WORK REQUIRED: Carry on the passage about manual machining from its final sentence.

___ SUPPLIED PASSAGE ___

Machining involves the removal of material from the workpiece to get the desired shape.
While machining of some metals like tungsten can be extremely difficult, other metals like aluminum, free machining steel, etc., are relatively easy to machine.
Traditionally, machining operations were carried out by hand tools like chisels, reamers, wrenches, pliers, hacksaws, etc., and other manually operated machines.
But with the advancements in technology, these machines were integrated with computer systems to automatically cut and shape these metals with a minimal physical effort from the machinist.
Manual Machining: How it Works
Manual machining is where it all started. This process is close to using hand tools for machining, but with the addition of machines that provide the ability to deliver strong cutting forces.
The machines used in manual machining have hand crankings that the machine operator rotates to move the workbed or the cutting head along the X, Y, or Z axes.
Sometimes different cranks are turned simultaneously to make smooth cuts on the workpieces.
Lathes, grinders, hand routers, bandsaws, and drill presses are some of the most used manual machines.
Workflow of Manual Machining
The workflow of manual machines is quite basic.
First, the part drawings are made with proper dimensions. It can also have drawings of sub-parts required to complete the main part.
Next, the stock workpieces are properly measured and marked for making each part.
While machining, the parts are measured between cycles with tools like micrometers, vernier calipers, dial indicators, rulers, gauges, optical comparators, etc.

___ DATA SHOWN ___

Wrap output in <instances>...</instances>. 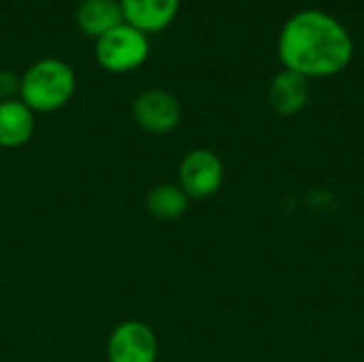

___

RESULT OF THIS EXERCISE:
These measurements help minimize the dimensional flaws the part can incur during the manual machining process.
Usually, the machinist will measure and draw lines on the metal workpieces using dye coatings or scribe markings to machine parts with good accuracy.
CNC Machining Explained
Operating machines manually is quite hard, especially when the machine is required to move along different axes simultaneously.
A CNC (Computer Numerical Control) machine overcomes this by controlling the motion of these machines using servo/stepper motors and CNC controllers.
The microcontrollers onboard the CNC controller enables the machine to link together different working parts and allows the operator to control all the processes from a computer.
Workflow in CNC Machining
The workflow of CNC machining includes the following
- Preparing the design
- Converting the design to code
- Setting up machining parameters
- Simulating the machining process
- Running the job
For CNC machining a part, the design of that part is first created on a computer with the help of CAD (Computer Aided Design) software.
Then the design is converted to code using CAM (Computer Aided Manufacturing) software. It does so by analyzing the geometrical data of the design.
Next, this code (G-code) is fed to the CNC controller, which can decode the program code and send appropriate electrical signals to each part of the machine.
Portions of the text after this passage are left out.